=== 本文 ===
================

セキュリティ企業のSynacktivは5月23日(現地時間)、「Inside the iOS bug that made deleted photos reappear」において、iPhoneをiOS17.5にアップデートすると古い写真が復元される不具合に関する分析結果を報じた。この不具合の詳細は、「iPhone、iOS17.5にアップデートすると古い写真が復元される可能性 | TECH+(テックプラス)」にて報じている。

  • Inside the iOS bug that made deleted photos reappear

    Inside the iOS bug that made deleted photos reappear

不具合の修正と分析

Appleは報告を受け、iOS17.5.1にて不具合を修正している。そこで、SynacktivはiOS17.5およびiOS17.5.1アップデートをリバースエンジニアリングし、写真関連で変更のあったファイル「PhotoLibraryServices」を特定して分析。

分析の結果、データ移行ハンドラーの登録関数「PLModelMigrationActionRegistration_17000」が修正され、関数「PLModelMigrationAction_ResetFilesystemImportToken」の登録を削除したことが判明したという。この登録削除された関数は、ファイルシステムをスキャンしてフォトライブラリーに写真を追加する関数とみられている。

================

=== 作業指示 ===
- A) 本文のうち、「分析の結果、データ移行ハンド」を含む語句で始まり「追加する関数とみられている。」で終わる部分を、「フォトライブラリー」を「写真ライブラリー」に置き換えて書き直しなさい。
- B) 削除した写真が復元されるiOSの不具合について述べた本文を、最後の文の後から書き継ぎなさい。

================

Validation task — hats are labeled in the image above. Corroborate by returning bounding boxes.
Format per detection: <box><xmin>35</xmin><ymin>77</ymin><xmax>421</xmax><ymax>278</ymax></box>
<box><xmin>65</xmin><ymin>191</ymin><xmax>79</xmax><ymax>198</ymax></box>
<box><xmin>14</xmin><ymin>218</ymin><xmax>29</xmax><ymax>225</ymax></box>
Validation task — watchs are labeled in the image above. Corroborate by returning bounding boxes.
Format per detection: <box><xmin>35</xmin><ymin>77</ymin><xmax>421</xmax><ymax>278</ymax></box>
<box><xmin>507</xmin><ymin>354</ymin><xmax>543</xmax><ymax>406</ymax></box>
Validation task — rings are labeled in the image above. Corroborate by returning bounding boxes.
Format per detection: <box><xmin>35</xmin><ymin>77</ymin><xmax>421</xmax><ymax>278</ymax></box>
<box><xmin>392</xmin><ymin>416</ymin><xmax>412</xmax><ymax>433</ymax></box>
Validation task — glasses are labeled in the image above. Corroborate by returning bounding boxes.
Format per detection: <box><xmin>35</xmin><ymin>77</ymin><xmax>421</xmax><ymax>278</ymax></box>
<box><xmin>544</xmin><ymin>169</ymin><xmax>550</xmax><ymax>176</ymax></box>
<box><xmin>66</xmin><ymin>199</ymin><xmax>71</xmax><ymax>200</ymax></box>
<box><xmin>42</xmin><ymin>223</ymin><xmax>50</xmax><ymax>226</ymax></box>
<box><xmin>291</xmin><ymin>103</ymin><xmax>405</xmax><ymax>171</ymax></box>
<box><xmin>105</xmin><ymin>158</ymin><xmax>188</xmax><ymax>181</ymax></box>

================

=== 課題別の出力 ===
- A)
分析の結果、データ移行ハンドラーの登録関数「PLModelMigrationActionRegistration_17000」が修正され、関数「PLModelMigrationAction_ResetFilesystemImportToken」の登録を削除したことが判明したという。この登録削除された関数は、ファイルシステムをスキャンして写真ライブラリーに写真を追加する関数とみられている。

- B)
つまり、フォトライブラリーからは削除されていたが、ファイルシステムに残されていた写真をiOS17.5アップデートが復元したことになる。写真が削除されずにファイルシステムに残されていた理由はわかっていない。

疑惑の解消

Appleは本件不具合について「データベースの破損により削除した写真が再表示される」と説明している。しかしながら、写真が残されていた理由の説明にはなっておらず、また、写真を残したままにするiOS 17.5.1の修正で本当に問題ないのかは疑問が残る。ただ、一部から「iCloudなどにデータが不正に保存されていたのではないか」と疑惑が持たれていた点は解消された。

なお、iOS 17.5アップデートにて復元された写真は、iOS 17.5.1アップデートを適用してもフォトライブラリーから削除されることはない。不要な場合は手動で削除する必要がある。Appleには削除したつもりの写真が残される不具合について、速やかに修正することが望まれている。